Edit the material from its first line through the line containing "4. the blurred background at (184,126)", replacing "Studying" with "Considering" and leaving everything else unchanged.
** start of Source records **
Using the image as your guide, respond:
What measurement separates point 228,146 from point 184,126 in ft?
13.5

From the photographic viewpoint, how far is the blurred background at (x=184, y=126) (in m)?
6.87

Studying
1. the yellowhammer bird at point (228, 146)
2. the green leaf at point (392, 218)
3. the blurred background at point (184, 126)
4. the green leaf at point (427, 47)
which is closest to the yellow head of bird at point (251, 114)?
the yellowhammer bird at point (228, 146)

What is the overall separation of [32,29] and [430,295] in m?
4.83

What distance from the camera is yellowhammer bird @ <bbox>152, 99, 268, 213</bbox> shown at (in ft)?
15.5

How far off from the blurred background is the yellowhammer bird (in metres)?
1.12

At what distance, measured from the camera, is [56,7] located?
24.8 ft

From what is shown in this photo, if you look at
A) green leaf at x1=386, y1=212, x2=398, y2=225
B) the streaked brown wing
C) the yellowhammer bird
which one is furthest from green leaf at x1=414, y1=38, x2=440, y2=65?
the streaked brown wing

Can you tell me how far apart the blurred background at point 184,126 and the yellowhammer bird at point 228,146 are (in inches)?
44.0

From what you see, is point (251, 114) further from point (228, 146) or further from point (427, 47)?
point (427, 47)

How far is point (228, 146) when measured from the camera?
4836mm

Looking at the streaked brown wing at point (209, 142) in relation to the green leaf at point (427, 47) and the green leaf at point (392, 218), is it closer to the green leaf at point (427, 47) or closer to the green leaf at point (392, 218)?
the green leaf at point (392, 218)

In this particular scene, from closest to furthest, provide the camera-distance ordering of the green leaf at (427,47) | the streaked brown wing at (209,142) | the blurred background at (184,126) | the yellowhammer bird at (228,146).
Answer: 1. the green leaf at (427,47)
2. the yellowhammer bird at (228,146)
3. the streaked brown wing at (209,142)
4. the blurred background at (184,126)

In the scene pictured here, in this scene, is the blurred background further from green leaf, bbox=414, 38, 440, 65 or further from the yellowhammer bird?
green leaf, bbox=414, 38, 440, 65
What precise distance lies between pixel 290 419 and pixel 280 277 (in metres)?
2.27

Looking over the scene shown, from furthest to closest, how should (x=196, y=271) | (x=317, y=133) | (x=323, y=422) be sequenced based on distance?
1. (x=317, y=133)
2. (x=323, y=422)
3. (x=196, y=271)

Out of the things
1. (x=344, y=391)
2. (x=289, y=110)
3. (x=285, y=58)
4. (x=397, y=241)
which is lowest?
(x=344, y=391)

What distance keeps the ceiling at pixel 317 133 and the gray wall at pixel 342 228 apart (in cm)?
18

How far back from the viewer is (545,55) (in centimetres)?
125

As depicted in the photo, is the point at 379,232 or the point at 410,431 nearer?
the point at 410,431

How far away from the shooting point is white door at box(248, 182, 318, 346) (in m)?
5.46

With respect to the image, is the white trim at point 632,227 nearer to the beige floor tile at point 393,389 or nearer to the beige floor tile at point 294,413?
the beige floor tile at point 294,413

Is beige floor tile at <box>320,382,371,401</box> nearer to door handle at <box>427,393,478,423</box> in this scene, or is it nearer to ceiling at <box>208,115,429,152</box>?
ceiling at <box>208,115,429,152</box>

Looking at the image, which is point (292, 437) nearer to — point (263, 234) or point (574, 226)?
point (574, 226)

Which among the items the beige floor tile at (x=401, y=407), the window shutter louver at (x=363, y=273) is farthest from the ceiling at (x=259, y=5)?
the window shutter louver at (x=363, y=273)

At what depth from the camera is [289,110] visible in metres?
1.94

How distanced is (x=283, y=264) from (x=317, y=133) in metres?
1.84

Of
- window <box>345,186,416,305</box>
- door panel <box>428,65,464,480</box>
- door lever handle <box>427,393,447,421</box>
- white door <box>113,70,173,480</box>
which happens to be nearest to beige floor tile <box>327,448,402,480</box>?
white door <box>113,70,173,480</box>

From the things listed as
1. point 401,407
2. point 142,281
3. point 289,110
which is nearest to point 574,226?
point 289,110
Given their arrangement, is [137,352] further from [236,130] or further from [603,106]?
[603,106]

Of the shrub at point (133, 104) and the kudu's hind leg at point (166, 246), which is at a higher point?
** end of Source records **
| Full answer |
Using the image as your guide, respond:
What measurement separates point 228,146 from point 184,126 in ft?
13.5

From the photographic viewpoint, how far is the blurred background at (x=184, y=126) (in m)?
6.87

Considering
1. the yellowhammer bird at point (228, 146)
2. the green leaf at point (392, 218)
3. the blurred background at point (184, 126)
4. the green leaf at point (427, 47)
which is closest to the yellow head of bird at point (251, 114)?
the yellowhammer bird at point (228, 146)

What is the overall separation of [32,29] and [430,295] in m?
4.83

What distance from the camera is yellowhammer bird @ <bbox>152, 99, 268, 213</bbox> shown at (in ft)?
15.5

How far off from the blurred background is the yellowhammer bird (in metres)?
1.12

At what distance, measured from the camera, is [56,7] located?
24.8 ft

From what is shown in this photo, if you look at
A) green leaf at x1=386, y1=212, x2=398, y2=225
B) the streaked brown wing
C) the yellowhammer bird
which one is furthest from green leaf at x1=414, y1=38, x2=440, y2=65?
the streaked brown wing

Can you tell me how far apart the blurred background at point 184,126 and the yellowhammer bird at point 228,146 are (in inches)?
44.0

From what you see, is point (251, 114) further from point (228, 146) or further from point (427, 47)?
point (427, 47)

How far is point (228, 146) when measured from the camera?
4836mm

Looking at the streaked brown wing at point (209, 142) in relation to the green leaf at point (427, 47) and the green leaf at point (392, 218), is it closer to the green leaf at point (427, 47) or closer to the green leaf at point (392, 218)?
the green leaf at point (392, 218)

In this particular scene, from closest to furthest, provide the camera-distance ordering of the green leaf at (427,47) | the streaked brown wing at (209,142) | the blurred background at (184,126) | the yellowhammer bird at (228,146).
Answer: 1. the green leaf at (427,47)
2. the yellowhammer bird at (228,146)
3. the streaked brown wing at (209,142)
4. the blurred background at (184,126)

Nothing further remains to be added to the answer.